It is common for some women to think that because they already have child, that having another will be easy. This may not necessarily be the case. It can even be true if there were no difficulties when trying to conceive the first child. This problem is common enough for it to have its own name, it is called Secondary Infertility.
The most common cause secondary infertility is age. It stands to reason that when it is time to conceive another child, a woman would be older than when trying to conceive any previous children. The average age for having a first baby in Australia in 1997 was 28.2 years. This is much older than what it was in previous generations. If a mother decides to leave a gap between her children, then she will be moving closer to an age where she will experience lower egg numbers and poorer quality eggs. More interesting was how 15% of first time mothers were aged over 35 years. Consensus suggests that at this age egg quality and quantity start to experience significant reductions. For these women, the attempt to conceive a subsequent child will be expected to be met with greater difficulty.

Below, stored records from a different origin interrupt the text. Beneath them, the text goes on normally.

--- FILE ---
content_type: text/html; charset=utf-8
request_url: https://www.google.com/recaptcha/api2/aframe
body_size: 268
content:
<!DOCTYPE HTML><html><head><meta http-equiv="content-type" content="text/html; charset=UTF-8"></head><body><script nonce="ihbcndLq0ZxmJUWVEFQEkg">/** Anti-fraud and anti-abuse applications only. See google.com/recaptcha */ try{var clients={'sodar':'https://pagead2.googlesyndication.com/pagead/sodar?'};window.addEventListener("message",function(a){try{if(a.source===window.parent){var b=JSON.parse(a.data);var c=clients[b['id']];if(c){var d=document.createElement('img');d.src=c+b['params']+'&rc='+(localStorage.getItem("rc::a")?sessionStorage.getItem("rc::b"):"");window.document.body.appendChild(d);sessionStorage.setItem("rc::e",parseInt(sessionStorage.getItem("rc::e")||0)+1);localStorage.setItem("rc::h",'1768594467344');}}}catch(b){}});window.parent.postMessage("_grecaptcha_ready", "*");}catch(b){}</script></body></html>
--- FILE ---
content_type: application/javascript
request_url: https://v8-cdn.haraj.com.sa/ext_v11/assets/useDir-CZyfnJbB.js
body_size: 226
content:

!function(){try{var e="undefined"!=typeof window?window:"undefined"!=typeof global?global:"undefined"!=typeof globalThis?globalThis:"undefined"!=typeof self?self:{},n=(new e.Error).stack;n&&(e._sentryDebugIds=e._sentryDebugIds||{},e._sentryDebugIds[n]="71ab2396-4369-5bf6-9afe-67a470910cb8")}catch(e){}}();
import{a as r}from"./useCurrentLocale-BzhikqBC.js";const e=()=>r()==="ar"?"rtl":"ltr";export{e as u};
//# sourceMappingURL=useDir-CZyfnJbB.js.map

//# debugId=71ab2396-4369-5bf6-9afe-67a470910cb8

Secondary infertility can also be caused by a side effect from previous pregnancies. For instance, a caesarean may cause uterine adhesions. Alternatively, an infection in the womb, or any retained placenta, can cause scaring in the endometrial tissue. This can lessen the chances of implantation for subsequent pregnancies.
*This is the eighth of a list of 13 myths concerning conception which was compiled by Dr Minna Geisler from The Waterstone Clinic in Ireland.